All of them come from Frazier’s in Hempstead, only one—albeit one of the largest—of scores of ornamental-concrete dealers that dot every major Texas highway. We’ve all seen such places and probably thought of them as kitschmeisters, which is not such a bad rap. We have them to thank for the polychrome jockeys, burros, cobras, conquistadores, and the ever-adorable spooning frogs that grace our great outdoors. But the perceptive eye finds more, and what it finds happens to be, in today’s smart decorating circles, red hot. Our penchant for the well-turned urn has put stone—faux and not-so-faux—in our living rooms as tables, consoles, mantels, corbels, and lamp bases, as well as the obvious decorative columns and planters. Eager to, um, capitalize on the trend, Haddonstone, an English manufacturer and purveyor of garden statuary, has recently placed its wares in interior-trade showrooms. So have some lesser Johnny-come-latelies: One, out of California, is marketed under the name of legendary decorator Michael Taylor, while the Nelson Line, with its minimalist Stonehenge look, is based in Dallas. And to think that it’s all been right there by the side of the road.
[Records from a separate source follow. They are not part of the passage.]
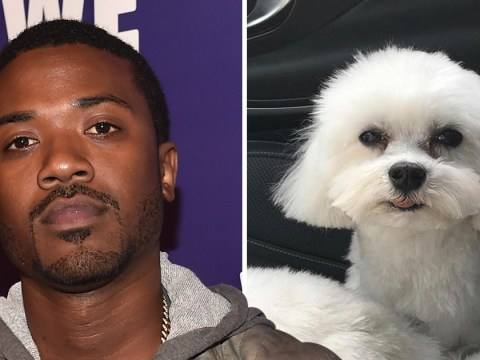 Ray J's adorable dog Boogotti dognapped' and heartbroken singer is offering $20,000 reward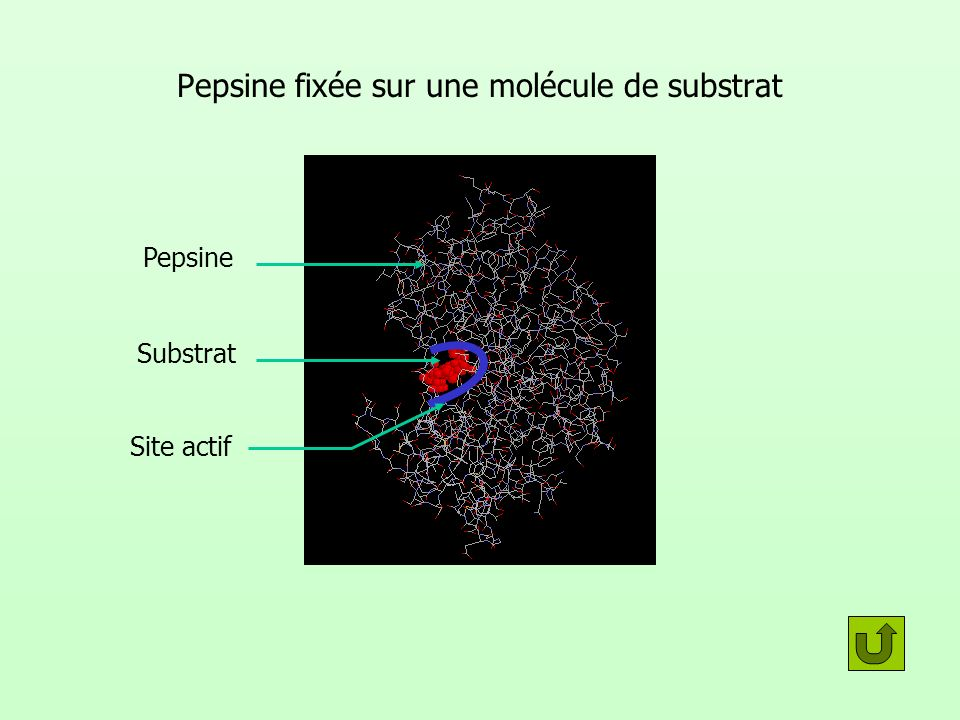 Pepsine fixée sur une molécule de substrat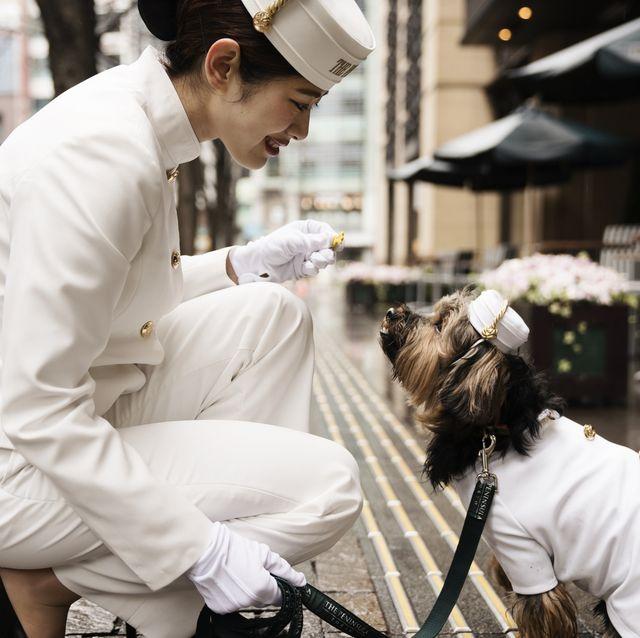 ザ・ペニンシュラ東京の「ドッグステイプログラム」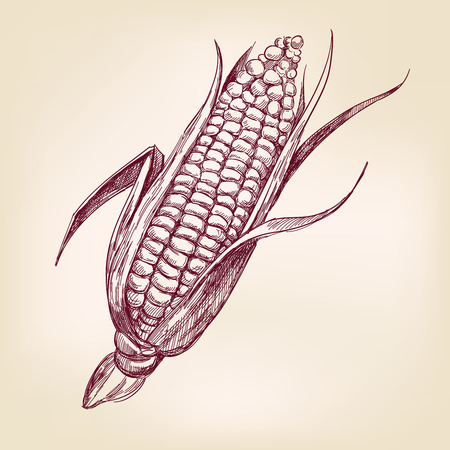 agricultural: corncob  hand drawn vector llustration realistic sketch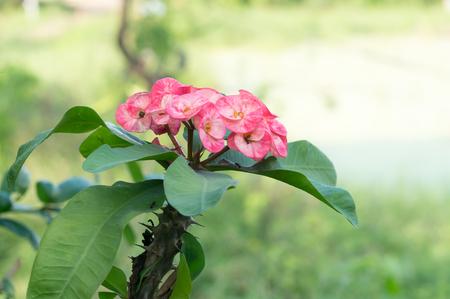 corona de espinas: Corona de espinas flor, Cristo Thorn, Euphorbia mili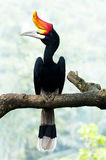 Hornbill bird on branch. Borneo exoctic great hornbill Royalty Free Stock Images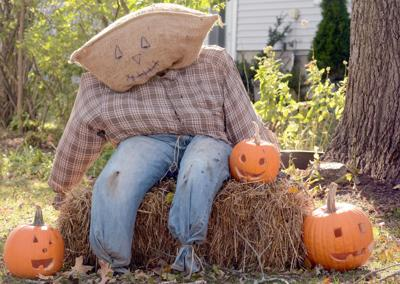 Plenty of Bara-'boos' on tap as Halloween approaches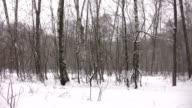 winter park panorama video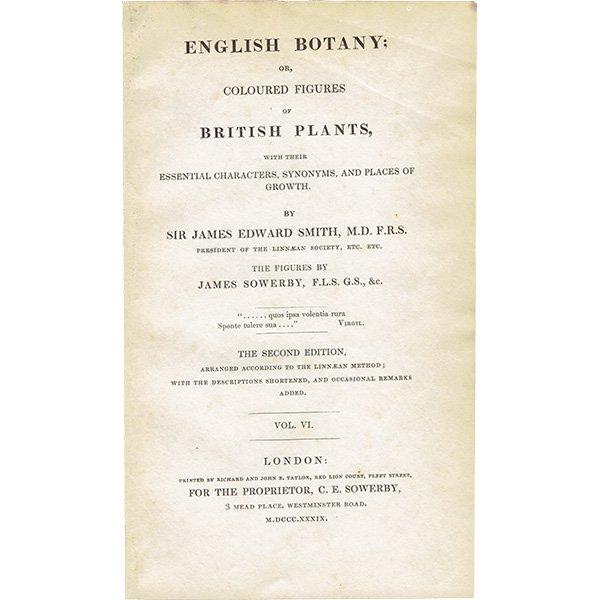 イギリス ボタニカルプリント/植物画 Trifolium scabrum(トリフォリウム・スカブルム). plate.1036,1839 JAMES SOWERBY 0445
The pieces pictured here range from $9.95 for the chicken to $375 for the four-foot artichoke finial. The art deco urn (holding the silver ball) and the plaster frieze along the bottom are both from Frazier’s exclusive cast-to-order line, along with the plaster urns at far left and center rear. The ball is a gazing globe, popular since the nineteenth century as a garden ornament into which contemplative maidens might peer. The irresistible table at far right simulates a lion’s pelt tossed over a bamboo crate, a Napoleonic folly looking for a home on somebody’s leopard-skin rug.

Jerry Jeanmard is a Houston designer.